Electronic – isolated input circuit to check regular switch or photo-transistor


I am trying to develop a circuit that is compatible with a regular switch (push, reed, other) and also a phototransistor. The application is pinball, where there are any number of switches and IR emitter/receiver pairs. I want to be able to connect either (maybe an eddy current switch too, but I know this would need an extra board) right into the same input lines. I ALSO want to keep it optically isolated.

The receiver is a phototransistors, so I can drive to ground similar to the IC opto-isolator. The problem I have is trying to bias the optoisolator at 1.2V and 20mA when off, and the switch-phototransistor at .4V and 2mA when on.

Schematic with photo-transistor and normal switch options:

enter image description here

Is there something special I am missing in order to bias the phototransistor AND drive the opto-isolator LED from the same pull-up?
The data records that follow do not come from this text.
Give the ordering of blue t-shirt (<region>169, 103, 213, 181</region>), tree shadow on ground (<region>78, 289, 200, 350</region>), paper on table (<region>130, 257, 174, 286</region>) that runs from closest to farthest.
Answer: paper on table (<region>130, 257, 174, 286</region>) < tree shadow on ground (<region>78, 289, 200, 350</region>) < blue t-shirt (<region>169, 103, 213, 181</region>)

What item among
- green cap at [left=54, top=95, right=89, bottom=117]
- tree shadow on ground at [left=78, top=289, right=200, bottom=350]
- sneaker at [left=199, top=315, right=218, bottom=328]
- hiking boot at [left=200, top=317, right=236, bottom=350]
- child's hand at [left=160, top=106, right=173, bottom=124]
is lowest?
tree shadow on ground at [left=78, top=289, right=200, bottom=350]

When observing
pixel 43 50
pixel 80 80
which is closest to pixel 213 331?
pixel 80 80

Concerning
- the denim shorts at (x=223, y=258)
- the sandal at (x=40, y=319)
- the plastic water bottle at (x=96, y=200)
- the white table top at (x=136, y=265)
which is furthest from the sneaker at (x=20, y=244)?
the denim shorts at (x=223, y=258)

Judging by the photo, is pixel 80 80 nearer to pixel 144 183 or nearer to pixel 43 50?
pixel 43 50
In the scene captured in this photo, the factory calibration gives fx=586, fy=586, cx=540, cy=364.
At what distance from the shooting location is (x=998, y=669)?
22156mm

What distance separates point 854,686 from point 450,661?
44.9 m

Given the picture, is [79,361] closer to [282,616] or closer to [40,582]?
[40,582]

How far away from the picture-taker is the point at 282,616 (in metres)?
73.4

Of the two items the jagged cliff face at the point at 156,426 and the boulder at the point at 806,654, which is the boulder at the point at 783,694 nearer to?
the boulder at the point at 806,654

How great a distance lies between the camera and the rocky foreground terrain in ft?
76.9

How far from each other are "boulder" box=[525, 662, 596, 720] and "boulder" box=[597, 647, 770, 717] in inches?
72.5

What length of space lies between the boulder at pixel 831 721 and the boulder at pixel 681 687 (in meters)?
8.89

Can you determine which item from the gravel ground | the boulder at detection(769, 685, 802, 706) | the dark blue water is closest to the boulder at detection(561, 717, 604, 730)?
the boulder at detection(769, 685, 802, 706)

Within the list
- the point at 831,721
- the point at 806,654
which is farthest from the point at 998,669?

I don't think using the same pullup is possible. I'm just not that lucky. So I've come up with a way to do this with the addition of an FET to sink the LED when the switch circuit is closed. Resistors should have things biased/current limited correctly. I think I could swing this with a BJT as well. Does anyone have any thoughts on this?

enter image description here

Best Answer

I think you missed that optically coupled elements are potential free therefore you can place them in any arm of the corresponding series within the circuit (from vcc to gnd in your case) consructing the logic behavior you want. For buttons (switches) the same is actual.

enter image description here

As you can see at the picture above, it is possible to use the same schematic to control both switch or photo transistor.